Humans are still better than AI at crafting phishing emails, but for how long?
Humans are still better at crafting phishing emails compared to AI, but not by far and likely not for long, according to research conducted by IBM X-Force Red.
Creating phishing emails: Humans vs. AI
The researchers wanted to see whether ChatGPT is as capable of writing a “good” phishing email as attackers are.
“As someone who writes phishing emails for a living, I was excited to find out the answer,” said Stephanie Carruthers, Chief People Hacker for IBM X-Force Red.
The researchers experimented with various prompts and refined them to finally come up with a list of just five that were enough for ChatGPT to produce the phishing email.
First they asked ChatGPT to define top areas of concern for employees within a specific industry. Then they instructed it to choose the social engineering and marketing techniques more likely to maximize the phishing email’s effectiveness.
After prompting ChatGPT to chose the ideal sender to impersonate, they instructed it to draft the phishing email.
AI-generated phishing email. (Source: IBM X-Force Red)
Concurrently, X-Force Red social engineers crafted their own phishing email, after using OSINT techniques to gather information that would help them choose the sender to impersonate and decide on the lure (an internal company survey).

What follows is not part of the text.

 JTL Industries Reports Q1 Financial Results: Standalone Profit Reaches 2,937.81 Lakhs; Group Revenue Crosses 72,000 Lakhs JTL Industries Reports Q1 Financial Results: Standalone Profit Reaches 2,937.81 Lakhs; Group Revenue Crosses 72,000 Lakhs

But – and this is important – it took five minutes for ChatGPT to generate the email, while the researchers spent 16 hours on the task.
The final test
Each email – the AI-generated one and the one written by the social engineers – was sent to over 800 employees at a global healthcare organization.
“After an intense round of A/B testing, the results were clear: humans emerged victorious but by the narrowest of margins,” Carruthers said.

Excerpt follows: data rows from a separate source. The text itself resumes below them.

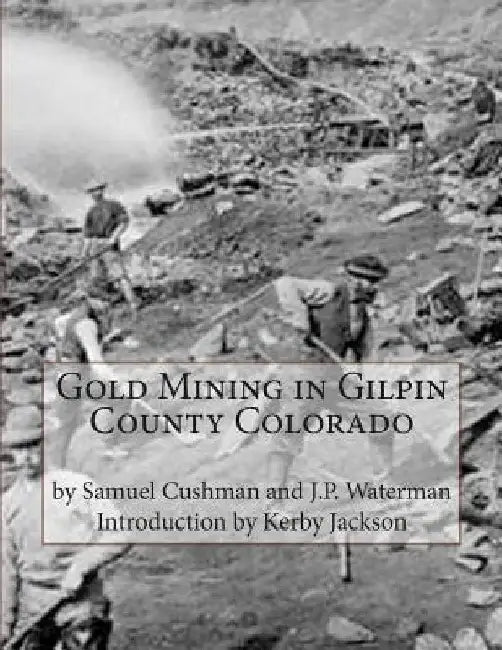 Gold Mining in Gilpin County Colorado by J. P. Waterman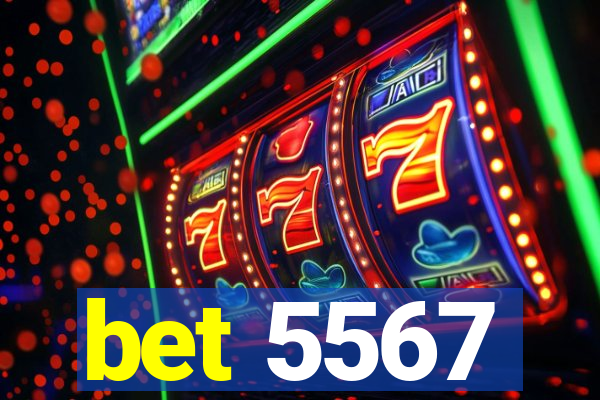 bet 5567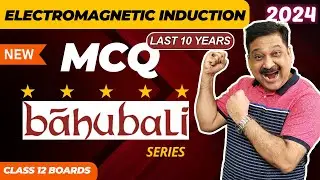 💥ELECTROMAGNETIC INDUCTION 💥MCQ BAHUBALI Series💥Class 12 Physics👉Subscribe @ArvindAcademy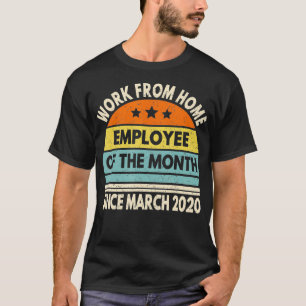 Retro Work From Home Employee Of The Month Since M T-Shirt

Humans can understanding emotions and are thus more successful at weaving narratives that tug at the heartstrings and sound more realistic, she explained.
They are also better at personalizing emails and writing subject lines that are less likely to trigger recipients’ suspicion. (Case in point: the AI-generated phishing email had a higher report rate than the human-crafted one.)
“Armed with creativity, and a dash of psychology, these social engineers created phishing emails that resonated with their targets on a personal level. The human element added an air of authenticity that’s often hard to replicate,” Carruthers concluded.
“Humans may have narrowly won this match, but AI is constantly improving. As technology advances, we can only expect AI to become more sophisticated and potentially even outperform humans one day. As we know, attackers are constantly adapting and innovating. Just this year we’ve seen scammers increasingly use voice clones generated by AI to trick people into sending money, gift cards or divulge sensitive information.”